Target Says Stolen PIN Data Is ‘Strongly Encrypted’

A day after denying a report that PIN data was stolen during a pre-holiday security breach that affected some 40 million customers, Target confirmed Friday that the data had indeed been “removed.”

target-filephoto

File photo. (Credit: CNN)

Reuters had reported Thursday that personal identification numbers were stolen amid a hack that compromised information for those that used credit or debit cards during the period from Nov. 27 to Dec. 15.

Up to 40 million cards could have been affected.

A Target spokeswoman had told Reuters in a story published Thursday that “no unencrypted PIN data was accessed” and there was no evidence that PIN data has been “compromised,” confirming only that some encrypted data was stolen.

Then, on Friday, the Minneapolis-based retailer issued a statement confirming PINs were stolen, but seeking to downplay the impact.

Below is the statement in full:

Our investigation into the data breach incident is continuing and ongoing.

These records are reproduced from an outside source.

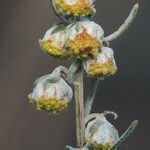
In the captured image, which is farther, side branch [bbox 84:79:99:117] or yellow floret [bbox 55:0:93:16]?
side branch [bbox 84:79:99:117]

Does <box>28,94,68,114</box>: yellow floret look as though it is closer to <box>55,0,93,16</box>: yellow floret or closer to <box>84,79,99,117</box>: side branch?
<box>84,79,99,117</box>: side branch

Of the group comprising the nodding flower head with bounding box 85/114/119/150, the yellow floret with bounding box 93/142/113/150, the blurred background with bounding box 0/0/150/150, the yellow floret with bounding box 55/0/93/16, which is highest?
the yellow floret with bounding box 55/0/93/16

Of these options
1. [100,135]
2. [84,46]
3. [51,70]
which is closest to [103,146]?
[100,135]

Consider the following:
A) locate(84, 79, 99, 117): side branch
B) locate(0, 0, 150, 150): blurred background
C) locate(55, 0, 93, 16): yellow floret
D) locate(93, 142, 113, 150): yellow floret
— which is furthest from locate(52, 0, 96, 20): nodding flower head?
locate(0, 0, 150, 150): blurred background

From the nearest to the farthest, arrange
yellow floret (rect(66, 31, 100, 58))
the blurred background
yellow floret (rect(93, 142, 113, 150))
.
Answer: yellow floret (rect(66, 31, 100, 58)) < yellow floret (rect(93, 142, 113, 150)) < the blurred background

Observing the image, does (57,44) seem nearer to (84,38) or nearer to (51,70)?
(84,38)

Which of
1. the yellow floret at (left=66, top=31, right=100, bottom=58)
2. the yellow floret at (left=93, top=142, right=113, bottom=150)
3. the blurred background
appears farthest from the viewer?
the blurred background

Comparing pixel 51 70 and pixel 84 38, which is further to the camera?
pixel 51 70

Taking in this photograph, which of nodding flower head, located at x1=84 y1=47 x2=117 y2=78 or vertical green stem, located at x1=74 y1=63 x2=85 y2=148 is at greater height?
nodding flower head, located at x1=84 y1=47 x2=117 y2=78
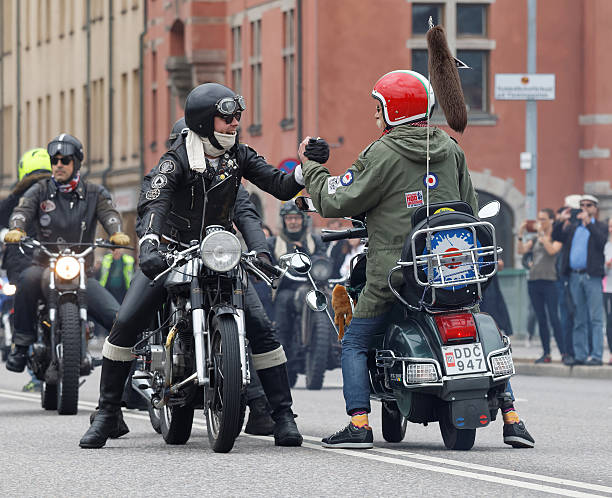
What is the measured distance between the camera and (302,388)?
1755 cm

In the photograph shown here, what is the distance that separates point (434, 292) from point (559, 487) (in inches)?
61.9

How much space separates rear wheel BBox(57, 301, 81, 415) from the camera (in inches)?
500

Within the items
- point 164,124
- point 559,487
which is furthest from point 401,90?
point 164,124

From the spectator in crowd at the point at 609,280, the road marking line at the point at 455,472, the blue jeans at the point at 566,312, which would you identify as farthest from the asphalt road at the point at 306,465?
the spectator in crowd at the point at 609,280

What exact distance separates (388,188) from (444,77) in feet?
2.12

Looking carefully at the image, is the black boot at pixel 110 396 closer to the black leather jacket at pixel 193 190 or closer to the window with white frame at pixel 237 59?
the black leather jacket at pixel 193 190

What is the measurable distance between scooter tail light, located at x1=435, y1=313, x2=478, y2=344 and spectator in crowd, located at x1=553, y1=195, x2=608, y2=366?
10972 millimetres

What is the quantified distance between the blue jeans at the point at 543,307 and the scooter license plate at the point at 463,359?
12.2 metres

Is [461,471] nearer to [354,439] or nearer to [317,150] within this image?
[354,439]

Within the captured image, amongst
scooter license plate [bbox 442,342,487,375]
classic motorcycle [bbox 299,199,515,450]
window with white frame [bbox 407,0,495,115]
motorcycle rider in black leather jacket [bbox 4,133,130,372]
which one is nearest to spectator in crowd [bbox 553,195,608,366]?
motorcycle rider in black leather jacket [bbox 4,133,130,372]

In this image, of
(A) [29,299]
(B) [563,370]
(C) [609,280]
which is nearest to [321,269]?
(B) [563,370]

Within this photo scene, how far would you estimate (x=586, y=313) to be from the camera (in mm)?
20219

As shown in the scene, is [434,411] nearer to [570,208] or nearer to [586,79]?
[570,208]

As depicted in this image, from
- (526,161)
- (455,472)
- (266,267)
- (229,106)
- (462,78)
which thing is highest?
(462,78)
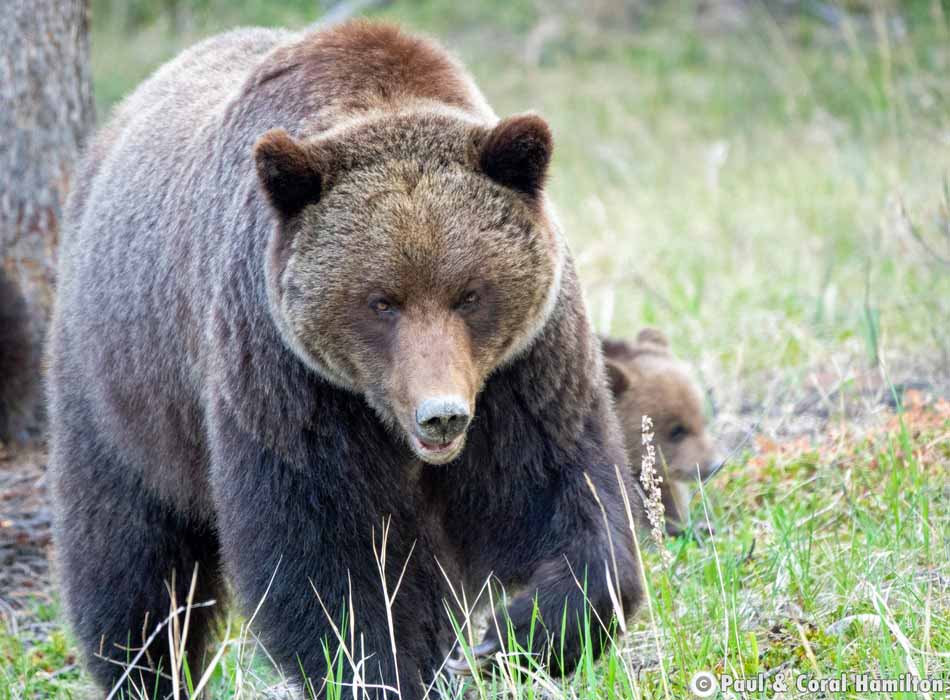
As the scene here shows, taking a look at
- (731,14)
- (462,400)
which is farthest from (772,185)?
(462,400)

While we are still in the early stages of this criminal and forensic investigation, we continue to be committed to sharing the facts as they are confirmed.

While we previously shared that encrypted data was obtained, this morning through additional forensics work we were able to confirm that strongly encrypted PIN data was removed. We remain confident that PIN numbers are safe and secure. The PIN information was fully encrypted at the keypad, remained encrypted within our system, and remained encrypted when it was removed from our systems.

To help explain this, we want to provide more context on how the encryption process works. When a guest uses a debit card in our stores and enters a PIN, the PIN is encrypted at the keypad with what is known as Triple DES. Triple DES encryption is a highly secure encryption standard used broadly throughout the U.S.  

Target does not have access to nor does it store the encryption key within our system. The PIN information is encrypted within Target’s systems and can only be decrypted when it is received by our external, independent payment processor. What this means is that the “key” necessary to decrypt that data has never existed within Target’s system and could not have been taken during this incident.

The most important thing for our guests to know is that their debit card accounts have not been compromised due to the encrypted PIN numbers being taken.

Target created a web page for customers to get information about the breach to ensure that customers were getting correct information directly from the retailer and would not be subject to phishing scams.

The U.S. Secret Service and the Department of Justice are investigating the breach.

Target and banks have assured customers they will not be responsible for fraudulent activity on their accounts, but advised those affected to closely monitor purchases on their account statements.

The nation’s third-largest retailer, Target faces multiple class-action lawsuits over the hack.